La defensa de Roa, liderada por el abogado Juan David León, ha intentado justificar estos montos argumentando que correspondían a dos créditos bancarios legítimos tramitados para la consulta interpartidista: uno de Confiar por $7.000 millones y otro del Banco GNB Sudameris por $3.983 millones. No obstante, la auditoría financiera contradice esta versión en puntos críticos. Por un lado, los créditos sumaban $10.983 millones, dejando un remanente de $422 millones sin sustento en la cuenta 057. Por el otro, el abogado insiste en la existencia de una cuenta diferente (terminada en 575), mientras que los registros de inteligencia financiera apuntan con precisión quirúrgica a la cuenta 057, activa desde enero de 2022. A esto se suman ingresos atípicos por $4.431 millones en marzo y flujos millonarios paralelos en bancos comerciales como Bancolombia ($3.397 millones) y Davivienda ($376 millones) que jamás pasaron por el radar de los reportes oficiales.
Más allá del intrincado cruce de dígitos y transacciones, el fondo del asunto es de una gravedad institucional incuestionable. La perfecta coincidencia de estos movimientos financieros con los hitos del calendario electoral —la inscripción de la candidatura, la primera vuelta en mayo (cuando Roa registró el mayor ingreso mensual de su historia financiera con $21.706 millones) y la segunda vuelta presidencial— dibuja el panorama de una «gerencia» que presuntamente fusionó el patrimonio personal con las arcas de la campaña, vulnerando de frente la prohibición legal de mezclar fondos electorales con instrumentos privados.

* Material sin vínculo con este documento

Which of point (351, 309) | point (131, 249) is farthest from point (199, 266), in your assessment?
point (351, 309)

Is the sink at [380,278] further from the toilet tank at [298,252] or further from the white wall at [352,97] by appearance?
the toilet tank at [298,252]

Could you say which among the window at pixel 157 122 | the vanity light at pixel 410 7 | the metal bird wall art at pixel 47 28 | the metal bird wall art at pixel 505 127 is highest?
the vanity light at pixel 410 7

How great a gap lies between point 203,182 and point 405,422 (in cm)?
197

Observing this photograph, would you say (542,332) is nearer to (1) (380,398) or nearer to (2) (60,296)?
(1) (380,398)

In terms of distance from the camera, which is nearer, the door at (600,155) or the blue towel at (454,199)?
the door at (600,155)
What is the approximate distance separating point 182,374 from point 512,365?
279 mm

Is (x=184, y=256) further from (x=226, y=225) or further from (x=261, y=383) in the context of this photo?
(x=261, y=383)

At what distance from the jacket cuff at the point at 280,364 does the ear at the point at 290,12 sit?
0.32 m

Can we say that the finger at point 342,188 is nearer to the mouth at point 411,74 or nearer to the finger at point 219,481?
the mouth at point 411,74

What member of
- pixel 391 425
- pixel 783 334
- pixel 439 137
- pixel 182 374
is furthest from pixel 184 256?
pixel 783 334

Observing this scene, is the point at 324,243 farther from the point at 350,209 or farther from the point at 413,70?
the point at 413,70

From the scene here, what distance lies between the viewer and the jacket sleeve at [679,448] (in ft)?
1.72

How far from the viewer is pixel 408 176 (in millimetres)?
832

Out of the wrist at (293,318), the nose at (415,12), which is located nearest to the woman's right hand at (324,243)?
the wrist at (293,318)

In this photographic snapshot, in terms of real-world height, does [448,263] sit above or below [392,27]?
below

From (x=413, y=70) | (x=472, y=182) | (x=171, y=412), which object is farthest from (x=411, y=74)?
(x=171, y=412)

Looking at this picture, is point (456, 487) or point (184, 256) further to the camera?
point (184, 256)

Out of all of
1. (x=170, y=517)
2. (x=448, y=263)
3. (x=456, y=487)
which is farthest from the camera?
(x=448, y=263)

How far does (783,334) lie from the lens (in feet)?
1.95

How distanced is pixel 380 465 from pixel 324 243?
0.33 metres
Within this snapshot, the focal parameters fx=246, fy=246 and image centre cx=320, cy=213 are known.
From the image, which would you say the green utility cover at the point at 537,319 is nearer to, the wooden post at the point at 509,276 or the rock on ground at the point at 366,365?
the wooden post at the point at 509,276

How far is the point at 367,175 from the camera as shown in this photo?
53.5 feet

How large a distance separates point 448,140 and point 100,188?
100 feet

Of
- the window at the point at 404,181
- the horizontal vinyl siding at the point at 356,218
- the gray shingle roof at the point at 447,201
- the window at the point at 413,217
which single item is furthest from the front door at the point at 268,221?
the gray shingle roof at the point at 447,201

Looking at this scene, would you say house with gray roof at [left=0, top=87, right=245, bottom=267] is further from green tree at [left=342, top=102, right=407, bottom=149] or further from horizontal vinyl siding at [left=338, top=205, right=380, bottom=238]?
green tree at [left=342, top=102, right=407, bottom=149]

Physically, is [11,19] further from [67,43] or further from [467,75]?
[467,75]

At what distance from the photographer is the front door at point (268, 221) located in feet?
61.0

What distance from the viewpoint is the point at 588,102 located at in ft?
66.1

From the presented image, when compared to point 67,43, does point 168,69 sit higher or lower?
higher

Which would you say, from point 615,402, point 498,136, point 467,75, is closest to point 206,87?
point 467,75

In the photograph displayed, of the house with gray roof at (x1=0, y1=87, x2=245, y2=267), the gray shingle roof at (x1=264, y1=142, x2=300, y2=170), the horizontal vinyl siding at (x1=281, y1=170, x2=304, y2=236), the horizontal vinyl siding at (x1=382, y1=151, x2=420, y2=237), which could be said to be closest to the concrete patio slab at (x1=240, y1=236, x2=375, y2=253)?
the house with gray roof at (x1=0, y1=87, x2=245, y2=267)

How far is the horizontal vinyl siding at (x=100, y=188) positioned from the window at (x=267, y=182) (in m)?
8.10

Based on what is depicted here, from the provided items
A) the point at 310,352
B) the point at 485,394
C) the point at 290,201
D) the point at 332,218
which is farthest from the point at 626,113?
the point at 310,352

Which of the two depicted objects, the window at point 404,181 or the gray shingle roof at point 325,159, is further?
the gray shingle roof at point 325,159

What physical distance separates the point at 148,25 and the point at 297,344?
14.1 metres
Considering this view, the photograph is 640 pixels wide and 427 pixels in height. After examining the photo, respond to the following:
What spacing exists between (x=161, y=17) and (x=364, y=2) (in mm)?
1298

Hoy, Ricardo Roa se encuentra cercado por la justicia. La Fiscalía General de la Nación lo ha imputado formalmente por el delito de violación de topes o límites de gastos en campañas electorales, señalando un exceso verificado de $1.664 millones de pesos. Aunque el directivo se ha declarado inocente, este proceso corre en paralelo con los fallos adversos del CNE y otras investigaciones penales por presunto tráfico de influencias.
El país no puede conformarse con la narrativa del «error contable» o la «persecución política». Si el gerente de la campaña que prometió la renovación de las costumbres políticas manejó el dinero bajo una estructura de caja negra, el daño al corazón de la democracia colombiana ya está hecho. El caso de las cuentas ocultas de Ricardo Roa no es solo un asunto de saldos bancarios; es la prueba de fuego para determinar si las instituciones de control son capaces de llegar hasta las últimas consecuencias, sin importar qué tan cerca del poder se escondan los secretos.
Nota de Redacción: Esta columna está basada en la investigación periodística publicada por la revista Cambio y los expedientes en curso de la Fiscalía General de la Nación y el Consejo Nacional Electoral (CNE).